**Tasks and exercises**:
- a) Restate word for word the part of the character-creation guide between "Questions for you" and "of his personality?", inclusive.
- b) Name each example personality trait that the character-creation guide offers for ancillary and pivotal characters.

**Passage provided**:
Three simple Steps to your first 3D Game

Questions for you to ask yourself when creating a character:

  • What is the Characters name, age, gender?
  • What does this character look like?
  • What are the defining characteristics of his personality?
  • Pick no more than 2 for ancillary characters e.g. intelligent and crooked and up to 4 for pivotal characters e.g. friendly, soft spoken, secretly sadistic and extremely fond of food)
  • Pivotal Characters with slightly contrasting traits are more interesting than uni-dimensional characters, a more grey human personality is more appealing than an outright good or evil personality)
  • Who are his friends and affiliates?
  • What are his long term goals in life and what are his short term goals in this story?
  • Is the character:
  • A Player Avatar (leave the character’s personality a little open ended so that the players can supply their own interpretation) or
  • A Non-Player Character (should be tightly knit into the story and have an interesting personality)?

Exercise 2 (Relationship Definition)

**Data shown**:

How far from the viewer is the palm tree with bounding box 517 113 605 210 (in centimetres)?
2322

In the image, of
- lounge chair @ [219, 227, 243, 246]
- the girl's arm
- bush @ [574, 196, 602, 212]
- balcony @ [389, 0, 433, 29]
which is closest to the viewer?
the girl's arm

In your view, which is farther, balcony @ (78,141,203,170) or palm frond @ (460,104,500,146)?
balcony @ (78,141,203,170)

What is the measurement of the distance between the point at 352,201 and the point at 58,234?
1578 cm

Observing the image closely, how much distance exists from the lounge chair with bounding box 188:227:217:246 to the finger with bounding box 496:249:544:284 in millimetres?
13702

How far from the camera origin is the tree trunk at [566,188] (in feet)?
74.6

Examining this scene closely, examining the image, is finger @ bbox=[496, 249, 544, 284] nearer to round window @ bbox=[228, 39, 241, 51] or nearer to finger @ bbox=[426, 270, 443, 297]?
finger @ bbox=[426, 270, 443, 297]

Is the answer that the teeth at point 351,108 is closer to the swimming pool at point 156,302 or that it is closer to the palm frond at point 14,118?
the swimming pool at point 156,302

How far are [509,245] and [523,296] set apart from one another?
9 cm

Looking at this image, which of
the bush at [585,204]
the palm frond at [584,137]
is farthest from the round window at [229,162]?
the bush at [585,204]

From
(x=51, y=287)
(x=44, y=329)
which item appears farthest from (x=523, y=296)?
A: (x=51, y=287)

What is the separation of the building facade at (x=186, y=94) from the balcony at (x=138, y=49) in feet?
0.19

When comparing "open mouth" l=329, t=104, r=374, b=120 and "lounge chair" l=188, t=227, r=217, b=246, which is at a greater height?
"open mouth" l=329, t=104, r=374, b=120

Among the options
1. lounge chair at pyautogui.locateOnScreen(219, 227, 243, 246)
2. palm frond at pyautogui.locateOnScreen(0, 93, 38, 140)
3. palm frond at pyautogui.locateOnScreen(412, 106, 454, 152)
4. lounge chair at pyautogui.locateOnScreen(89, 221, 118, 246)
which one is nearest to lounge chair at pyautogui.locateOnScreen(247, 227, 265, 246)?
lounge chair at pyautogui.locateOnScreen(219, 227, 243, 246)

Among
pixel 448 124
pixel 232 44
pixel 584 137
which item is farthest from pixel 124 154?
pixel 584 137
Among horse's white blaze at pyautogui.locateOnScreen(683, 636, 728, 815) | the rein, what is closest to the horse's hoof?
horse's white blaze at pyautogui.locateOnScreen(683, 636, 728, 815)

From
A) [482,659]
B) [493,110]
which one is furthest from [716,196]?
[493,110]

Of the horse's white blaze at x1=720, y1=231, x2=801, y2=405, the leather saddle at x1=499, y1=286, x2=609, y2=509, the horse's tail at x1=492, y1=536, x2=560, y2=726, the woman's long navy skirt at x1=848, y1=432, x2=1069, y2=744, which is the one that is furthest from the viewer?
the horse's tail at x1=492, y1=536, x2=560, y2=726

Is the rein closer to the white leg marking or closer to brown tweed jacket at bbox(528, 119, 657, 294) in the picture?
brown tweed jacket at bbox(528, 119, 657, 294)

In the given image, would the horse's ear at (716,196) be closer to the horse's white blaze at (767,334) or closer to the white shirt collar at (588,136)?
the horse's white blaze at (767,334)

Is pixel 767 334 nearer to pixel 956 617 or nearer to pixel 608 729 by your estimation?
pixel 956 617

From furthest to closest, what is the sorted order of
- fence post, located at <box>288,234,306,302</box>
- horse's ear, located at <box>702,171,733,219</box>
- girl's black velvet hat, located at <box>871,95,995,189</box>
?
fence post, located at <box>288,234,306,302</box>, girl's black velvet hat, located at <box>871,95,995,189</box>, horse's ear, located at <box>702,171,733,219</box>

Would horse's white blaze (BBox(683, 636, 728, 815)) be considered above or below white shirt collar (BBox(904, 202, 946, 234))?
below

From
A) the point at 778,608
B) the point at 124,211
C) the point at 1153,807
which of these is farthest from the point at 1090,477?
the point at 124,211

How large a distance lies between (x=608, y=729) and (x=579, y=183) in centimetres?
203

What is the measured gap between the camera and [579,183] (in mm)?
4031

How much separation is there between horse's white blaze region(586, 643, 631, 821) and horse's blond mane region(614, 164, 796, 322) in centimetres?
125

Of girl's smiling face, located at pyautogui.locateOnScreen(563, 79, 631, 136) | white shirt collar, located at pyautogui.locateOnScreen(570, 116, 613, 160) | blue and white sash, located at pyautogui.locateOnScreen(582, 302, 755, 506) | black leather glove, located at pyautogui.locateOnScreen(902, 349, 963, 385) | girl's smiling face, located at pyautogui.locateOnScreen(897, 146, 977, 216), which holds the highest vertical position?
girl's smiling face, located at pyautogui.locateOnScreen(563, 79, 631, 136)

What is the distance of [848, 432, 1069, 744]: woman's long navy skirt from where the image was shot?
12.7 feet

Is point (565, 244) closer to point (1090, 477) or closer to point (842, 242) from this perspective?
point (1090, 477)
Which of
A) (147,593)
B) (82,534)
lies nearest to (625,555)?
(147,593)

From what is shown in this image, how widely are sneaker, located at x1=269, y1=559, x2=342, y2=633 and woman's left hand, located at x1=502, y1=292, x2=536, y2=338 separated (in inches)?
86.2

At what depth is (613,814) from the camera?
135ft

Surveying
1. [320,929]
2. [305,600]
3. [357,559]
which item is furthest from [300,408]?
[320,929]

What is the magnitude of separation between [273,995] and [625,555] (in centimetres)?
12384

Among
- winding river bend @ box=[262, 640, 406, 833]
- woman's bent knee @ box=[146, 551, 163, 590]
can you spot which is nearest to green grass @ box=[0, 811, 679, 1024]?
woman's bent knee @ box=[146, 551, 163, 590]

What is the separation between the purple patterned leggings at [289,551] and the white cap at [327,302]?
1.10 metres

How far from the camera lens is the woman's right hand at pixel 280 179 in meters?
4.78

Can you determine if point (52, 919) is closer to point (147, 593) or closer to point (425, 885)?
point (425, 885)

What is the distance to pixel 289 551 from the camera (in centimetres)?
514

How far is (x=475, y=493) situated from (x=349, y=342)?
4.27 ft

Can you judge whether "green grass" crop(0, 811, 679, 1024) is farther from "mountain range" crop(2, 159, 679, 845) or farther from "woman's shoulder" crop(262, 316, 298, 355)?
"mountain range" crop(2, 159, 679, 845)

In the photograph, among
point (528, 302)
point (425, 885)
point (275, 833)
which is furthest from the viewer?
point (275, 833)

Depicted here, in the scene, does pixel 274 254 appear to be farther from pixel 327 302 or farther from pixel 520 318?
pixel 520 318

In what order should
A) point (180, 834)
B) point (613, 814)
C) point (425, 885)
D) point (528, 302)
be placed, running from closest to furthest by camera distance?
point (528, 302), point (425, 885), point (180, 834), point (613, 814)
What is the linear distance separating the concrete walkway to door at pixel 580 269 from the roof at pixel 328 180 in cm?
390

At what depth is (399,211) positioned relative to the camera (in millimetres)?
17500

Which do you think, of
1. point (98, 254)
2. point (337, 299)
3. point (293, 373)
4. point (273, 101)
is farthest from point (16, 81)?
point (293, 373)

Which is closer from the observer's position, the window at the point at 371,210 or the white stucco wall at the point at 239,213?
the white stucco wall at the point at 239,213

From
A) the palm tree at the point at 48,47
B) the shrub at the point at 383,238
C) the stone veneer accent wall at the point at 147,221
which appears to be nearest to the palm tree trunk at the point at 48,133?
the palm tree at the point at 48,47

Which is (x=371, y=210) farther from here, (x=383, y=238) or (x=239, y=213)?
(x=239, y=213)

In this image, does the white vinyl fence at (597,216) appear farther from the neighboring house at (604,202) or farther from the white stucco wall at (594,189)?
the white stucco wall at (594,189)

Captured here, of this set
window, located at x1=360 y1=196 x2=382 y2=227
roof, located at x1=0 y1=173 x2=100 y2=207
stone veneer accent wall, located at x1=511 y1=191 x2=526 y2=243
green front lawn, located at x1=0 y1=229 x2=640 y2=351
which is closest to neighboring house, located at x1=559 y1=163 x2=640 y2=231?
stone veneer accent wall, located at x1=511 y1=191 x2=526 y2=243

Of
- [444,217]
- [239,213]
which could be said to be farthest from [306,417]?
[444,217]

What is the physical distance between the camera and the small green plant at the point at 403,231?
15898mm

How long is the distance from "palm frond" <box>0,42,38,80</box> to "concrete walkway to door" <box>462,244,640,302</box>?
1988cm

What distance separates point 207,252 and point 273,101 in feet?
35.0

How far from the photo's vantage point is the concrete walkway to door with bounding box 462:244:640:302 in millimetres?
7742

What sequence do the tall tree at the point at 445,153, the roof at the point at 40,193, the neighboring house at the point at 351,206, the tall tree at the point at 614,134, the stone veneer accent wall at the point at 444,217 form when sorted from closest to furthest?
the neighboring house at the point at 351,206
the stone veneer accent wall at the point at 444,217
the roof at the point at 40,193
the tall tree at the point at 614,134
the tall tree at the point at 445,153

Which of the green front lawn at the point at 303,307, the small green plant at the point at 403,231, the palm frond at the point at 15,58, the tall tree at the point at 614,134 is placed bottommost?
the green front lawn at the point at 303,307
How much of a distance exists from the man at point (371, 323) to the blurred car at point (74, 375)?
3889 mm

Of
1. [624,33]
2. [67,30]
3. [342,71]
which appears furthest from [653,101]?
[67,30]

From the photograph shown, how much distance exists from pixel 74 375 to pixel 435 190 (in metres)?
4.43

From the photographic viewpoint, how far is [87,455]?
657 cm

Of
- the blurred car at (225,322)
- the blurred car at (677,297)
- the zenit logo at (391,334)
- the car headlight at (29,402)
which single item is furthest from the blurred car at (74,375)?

**The responses**:
- a)
Questions for you to ask yourself when creating a character:

  • What is the Characters name, age, gender?
  • What does this character look like?
  • What are the defining characteristics of his personality?

- b)
- intelligent
- crooked
- friendly
- soft spoken
- secretly sadistic
- extremely fond of food